Here is the recipe I have used many times. I think this is from The Bread Bible.


 


                                                   Squaw Bread


 


          2 ¼ cup                warm water


          1/3 cup                vegetable oil


           1/4 cup                honey


           1/4 cup                packed brown sugar


           1/4 cup                dark raisins


           1 ½ Tablespoons active dry yeast


                                      pinch of brown sugar


           3 - 3 ¼ cup          AP or Bread flour


            1/2 cup               Whole Wheat flour


           1 ½ cup               Medium Rye flour


            1/2 cup               instant dry milk


           2 ½ teaspoons     salt


                                     Cornmeal for dusting


           2 Tablespoons     butter for brushing


 


Assembly:


             In a food processor or blender, add ½ cup warm water, oil, honey, brown sugar, and raisins. Let sit 5 minutes and then puree. Add 1 ½ cups water and combine. Set aside raisin water.


             In a small bowl put ¼ cup warm water and yeast mixing till dissolved. Sprinkle pinch of brown sugar on top and allow to get foamy - about 10 minutes. Set aside.


             In a large bowl put in 1 cup of AP flour, all the WW and Rye flours, dry milk and salt. Add raisin water and yeast mixture and beat 1 minute. Add remainder of AP flour ½ cup at a time. Knead till dough starts to clear sides of bowl. Knead by dough hook 2 - 3 minutes till dough is smooth and springy. Dough can be kneaded by hand on a floured surface.


             Place dough into a greased bowl and cover to rise till doubled - about 1 ½ hours.  Gently deflate dough and turn onto a floured surface and divided dough into 4 portions. Shape each portion into a tight round or oval shape and place 2 each on greased and cornmealed baking sheets. Cover with plastic wrap and allow to double - about 45 minutes.


             Twenty minutes before baking preheat oven to 425 degrees if using a baking stone, or 375 degrees if not. With a sharp knife cut a ¼ inch deep cross on top of each loaf and brush with melted butter. Reduce oven to 375 degrees and bake loaves for 35 - 40 minutes. Bake till loaves are brown and crusty. Tapping bottom of done loaves should make a hollow sound.  Cool loaves and enjoy!!!!

cranbo's picture
cranbo

BTW, the above recipe is from Beth Hensperger's "The Bread Bible", not Rose Levy Beranbaum's book of the same name. 

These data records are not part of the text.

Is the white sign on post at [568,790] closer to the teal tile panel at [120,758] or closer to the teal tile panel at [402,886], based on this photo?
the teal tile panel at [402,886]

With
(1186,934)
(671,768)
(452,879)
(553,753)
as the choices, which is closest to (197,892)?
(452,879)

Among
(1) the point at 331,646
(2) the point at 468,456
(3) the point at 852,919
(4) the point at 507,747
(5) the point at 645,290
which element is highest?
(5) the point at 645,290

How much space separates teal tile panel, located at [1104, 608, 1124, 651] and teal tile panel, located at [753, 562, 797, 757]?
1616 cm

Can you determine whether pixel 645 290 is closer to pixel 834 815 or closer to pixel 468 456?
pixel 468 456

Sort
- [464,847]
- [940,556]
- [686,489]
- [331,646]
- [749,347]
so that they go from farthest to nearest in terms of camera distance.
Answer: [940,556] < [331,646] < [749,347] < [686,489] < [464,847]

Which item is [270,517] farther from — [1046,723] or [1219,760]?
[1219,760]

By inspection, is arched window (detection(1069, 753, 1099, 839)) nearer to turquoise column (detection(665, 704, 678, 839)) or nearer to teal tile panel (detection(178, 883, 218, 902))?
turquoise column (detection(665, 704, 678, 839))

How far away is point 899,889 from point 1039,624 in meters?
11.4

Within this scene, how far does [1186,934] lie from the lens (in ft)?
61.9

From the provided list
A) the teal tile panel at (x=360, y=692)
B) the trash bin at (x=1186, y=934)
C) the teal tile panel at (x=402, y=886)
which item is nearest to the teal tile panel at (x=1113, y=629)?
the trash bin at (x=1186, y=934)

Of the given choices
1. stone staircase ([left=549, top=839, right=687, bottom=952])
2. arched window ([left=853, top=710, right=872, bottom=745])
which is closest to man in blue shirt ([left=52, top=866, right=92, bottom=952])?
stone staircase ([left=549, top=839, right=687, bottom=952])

Interesting, this recipe is extremely similar to one published in May 1980 in the Los Angeles Times, attributed to Marilyn Martell of Port Hueneme, CA


The biggest difference is that there is more whole wheat flour (and slightly less AP flour) in Martell's recipe. 


Thanks for sharing!

kneading's picture
kneading

My family likes the one in Beth Henspergers book , "Baking Bread, Old and New Traditions". It also calls for raisins which my kids never wanted in bread. My solution was to secretively pulverize the raisins in the water resulting in a great flavor which we all enjoyed.